Local partners are getting closer to creating a high-tech, all-ages makerspace for the Door Peninsula with Northeast Wisconsin Technical College. NWTC is finalizing the purchase of a building in Sister Bay for a Learning and Innovation Center. The public is asked to give further input about what they would like the Center to do.
Northern Door County business leaders and NWTC plan two additional listening sessions with residents to learn more about what the facilities should offer and who would use them. The Center is intended to be an NWTC facility that is shaped by local communities to create new businesses and jobs.
What the Learning and Innovation Center is
The proposed makerspace would be an NWTC-furnished facility to support inventors who want to build a new product, residents who want to sell goods or services, and kids interested in STEM exploration. According to the web site www.makerspaces.com, makerspaces typically “have a variety of maker equipment including 3D printers, laser cutters, CNC machines, soldering irons and even sewing machines.” But the heart of a makerspace is not technology. “It’s more of the maker mindset of creating something out of nothing and exploring your own interests that’s at the core of a makerspace.
Public asked for more input
Now, organizers are setting up two more public input sessions to find out who would likely use the facility and what they would use it for. Interested Door Peninsula residents are invited to the Baylake Bank site in Sister Bay for one of the following sessions:
- Thursday, Sept. 15 at 7 p.m.
- Tuesday, Oct. 4 at 7 p.m.
Current direction and ideas
Based on input so far from more than 250 Northern Door residents, employers and community leaders, NWTC and Nicolet Bank are finalizing NWTC’s purchase of the Baylake Bank building in Sister Bay on Wisconsin Highways 42 and 57. Possibilities currently under consideration include a culinary lab with commercial kitchen facilities; a fabrication lab with shared equipment and tools for prototype development; and a lab for information technology and related skill development. The College would also provide online courses in business, health sciences and more at the site via videoconference.

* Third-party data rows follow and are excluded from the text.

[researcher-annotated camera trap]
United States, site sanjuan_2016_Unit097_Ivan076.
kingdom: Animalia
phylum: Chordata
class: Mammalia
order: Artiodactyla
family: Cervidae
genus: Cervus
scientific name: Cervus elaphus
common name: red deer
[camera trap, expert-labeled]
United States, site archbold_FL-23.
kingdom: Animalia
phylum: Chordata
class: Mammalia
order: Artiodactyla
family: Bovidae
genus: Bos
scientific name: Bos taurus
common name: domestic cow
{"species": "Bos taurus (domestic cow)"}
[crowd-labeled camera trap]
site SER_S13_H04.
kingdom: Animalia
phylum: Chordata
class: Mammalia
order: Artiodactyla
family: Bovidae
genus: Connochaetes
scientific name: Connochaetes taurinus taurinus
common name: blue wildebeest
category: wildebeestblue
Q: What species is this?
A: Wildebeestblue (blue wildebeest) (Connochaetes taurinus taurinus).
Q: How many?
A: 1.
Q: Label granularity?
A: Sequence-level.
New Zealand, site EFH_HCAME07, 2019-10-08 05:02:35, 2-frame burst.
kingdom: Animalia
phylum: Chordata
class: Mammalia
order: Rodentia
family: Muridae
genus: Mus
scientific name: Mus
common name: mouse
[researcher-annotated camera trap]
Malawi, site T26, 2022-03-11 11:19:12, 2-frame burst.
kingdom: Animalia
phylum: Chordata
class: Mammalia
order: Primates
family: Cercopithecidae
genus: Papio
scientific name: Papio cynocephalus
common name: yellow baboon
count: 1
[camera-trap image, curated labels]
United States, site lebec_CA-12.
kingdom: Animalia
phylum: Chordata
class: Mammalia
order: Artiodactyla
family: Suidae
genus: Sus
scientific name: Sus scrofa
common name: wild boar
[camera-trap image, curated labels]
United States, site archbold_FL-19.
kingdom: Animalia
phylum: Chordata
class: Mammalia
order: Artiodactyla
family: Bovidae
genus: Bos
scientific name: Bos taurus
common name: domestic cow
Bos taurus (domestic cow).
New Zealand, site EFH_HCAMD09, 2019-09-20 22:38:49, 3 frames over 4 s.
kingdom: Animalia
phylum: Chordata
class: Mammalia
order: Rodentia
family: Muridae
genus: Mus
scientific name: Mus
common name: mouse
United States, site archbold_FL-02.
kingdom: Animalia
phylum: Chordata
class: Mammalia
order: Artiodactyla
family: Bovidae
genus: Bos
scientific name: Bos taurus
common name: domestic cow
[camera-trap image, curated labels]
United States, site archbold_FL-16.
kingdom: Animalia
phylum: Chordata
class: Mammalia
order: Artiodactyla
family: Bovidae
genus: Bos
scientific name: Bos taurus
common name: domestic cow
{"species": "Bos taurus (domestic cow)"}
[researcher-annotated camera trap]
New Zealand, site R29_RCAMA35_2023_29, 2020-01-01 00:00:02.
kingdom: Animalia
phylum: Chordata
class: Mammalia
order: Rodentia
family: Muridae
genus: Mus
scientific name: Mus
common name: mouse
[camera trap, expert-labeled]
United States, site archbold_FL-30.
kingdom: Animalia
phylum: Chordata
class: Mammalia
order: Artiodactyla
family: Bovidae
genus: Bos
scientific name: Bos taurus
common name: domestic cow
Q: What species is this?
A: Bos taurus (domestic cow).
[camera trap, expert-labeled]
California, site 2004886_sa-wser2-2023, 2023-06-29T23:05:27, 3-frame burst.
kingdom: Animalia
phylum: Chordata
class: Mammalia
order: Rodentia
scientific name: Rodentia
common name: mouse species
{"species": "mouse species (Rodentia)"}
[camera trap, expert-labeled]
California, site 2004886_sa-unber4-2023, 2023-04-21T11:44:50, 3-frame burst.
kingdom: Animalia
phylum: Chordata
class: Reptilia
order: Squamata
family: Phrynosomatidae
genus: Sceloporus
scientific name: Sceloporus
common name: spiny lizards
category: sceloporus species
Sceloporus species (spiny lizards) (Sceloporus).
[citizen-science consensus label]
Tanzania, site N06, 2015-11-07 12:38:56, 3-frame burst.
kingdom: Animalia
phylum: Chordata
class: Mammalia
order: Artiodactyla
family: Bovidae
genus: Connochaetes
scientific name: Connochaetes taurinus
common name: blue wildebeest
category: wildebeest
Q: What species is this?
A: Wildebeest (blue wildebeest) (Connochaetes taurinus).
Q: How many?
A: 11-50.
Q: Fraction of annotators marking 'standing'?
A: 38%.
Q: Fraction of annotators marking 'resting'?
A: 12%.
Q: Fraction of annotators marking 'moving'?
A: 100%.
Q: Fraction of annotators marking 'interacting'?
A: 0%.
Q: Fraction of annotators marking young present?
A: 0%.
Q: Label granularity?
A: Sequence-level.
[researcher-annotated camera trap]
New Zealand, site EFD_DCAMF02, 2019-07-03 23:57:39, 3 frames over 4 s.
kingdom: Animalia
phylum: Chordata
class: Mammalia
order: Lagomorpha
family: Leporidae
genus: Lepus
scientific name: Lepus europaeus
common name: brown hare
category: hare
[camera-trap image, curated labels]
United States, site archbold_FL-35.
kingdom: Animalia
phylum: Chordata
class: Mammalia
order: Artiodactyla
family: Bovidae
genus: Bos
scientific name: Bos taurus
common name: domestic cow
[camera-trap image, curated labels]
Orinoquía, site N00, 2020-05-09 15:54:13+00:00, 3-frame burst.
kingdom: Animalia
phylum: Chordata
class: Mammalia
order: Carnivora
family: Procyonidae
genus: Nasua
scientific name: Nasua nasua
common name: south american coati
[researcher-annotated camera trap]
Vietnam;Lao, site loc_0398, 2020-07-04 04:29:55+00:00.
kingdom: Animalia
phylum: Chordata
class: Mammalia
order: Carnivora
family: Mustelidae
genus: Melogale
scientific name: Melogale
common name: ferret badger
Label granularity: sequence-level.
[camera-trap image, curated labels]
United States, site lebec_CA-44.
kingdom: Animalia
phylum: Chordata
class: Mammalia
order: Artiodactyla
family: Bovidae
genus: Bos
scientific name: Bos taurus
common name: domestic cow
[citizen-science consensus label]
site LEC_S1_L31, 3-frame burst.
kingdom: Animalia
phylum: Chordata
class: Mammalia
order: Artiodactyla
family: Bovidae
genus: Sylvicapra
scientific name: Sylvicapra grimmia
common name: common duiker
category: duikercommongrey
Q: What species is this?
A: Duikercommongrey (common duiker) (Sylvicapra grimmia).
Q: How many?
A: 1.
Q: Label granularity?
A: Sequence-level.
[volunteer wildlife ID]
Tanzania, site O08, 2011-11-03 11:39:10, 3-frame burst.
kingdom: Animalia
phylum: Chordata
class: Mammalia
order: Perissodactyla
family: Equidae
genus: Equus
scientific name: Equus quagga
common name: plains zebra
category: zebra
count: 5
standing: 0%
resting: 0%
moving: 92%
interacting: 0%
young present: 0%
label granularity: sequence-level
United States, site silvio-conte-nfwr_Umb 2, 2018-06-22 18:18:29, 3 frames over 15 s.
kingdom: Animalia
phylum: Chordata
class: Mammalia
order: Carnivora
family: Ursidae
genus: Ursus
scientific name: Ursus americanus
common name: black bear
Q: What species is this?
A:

However, no final decisions have been made. The center is intended to meet needs identified by the communities themselves, and to focus on what is most important to the region’s residents.
There are no current plans for the Learning and Innovation Center to replace any similar facilities in the region. Community leaders want to create a new resource that would serve multiple industries.
Background on the Learning and Innovation Center
The Learning and Innovation Center idea arose from discussions among leaders in the Liberty Grove area who were looking for ways to spur economic development and retain young talent in the area. They approached NWTC to propose a partnership. Dean Stewart, NWTC’s Dean for Corporate Training and Economic Development, now facilitates the group as it works to provide more programming and equipment in Northern Door to support new product development and exploration.
Depending on community comments and other arrangements, work on the Northern Door learning and business hub could begin in fall 2016.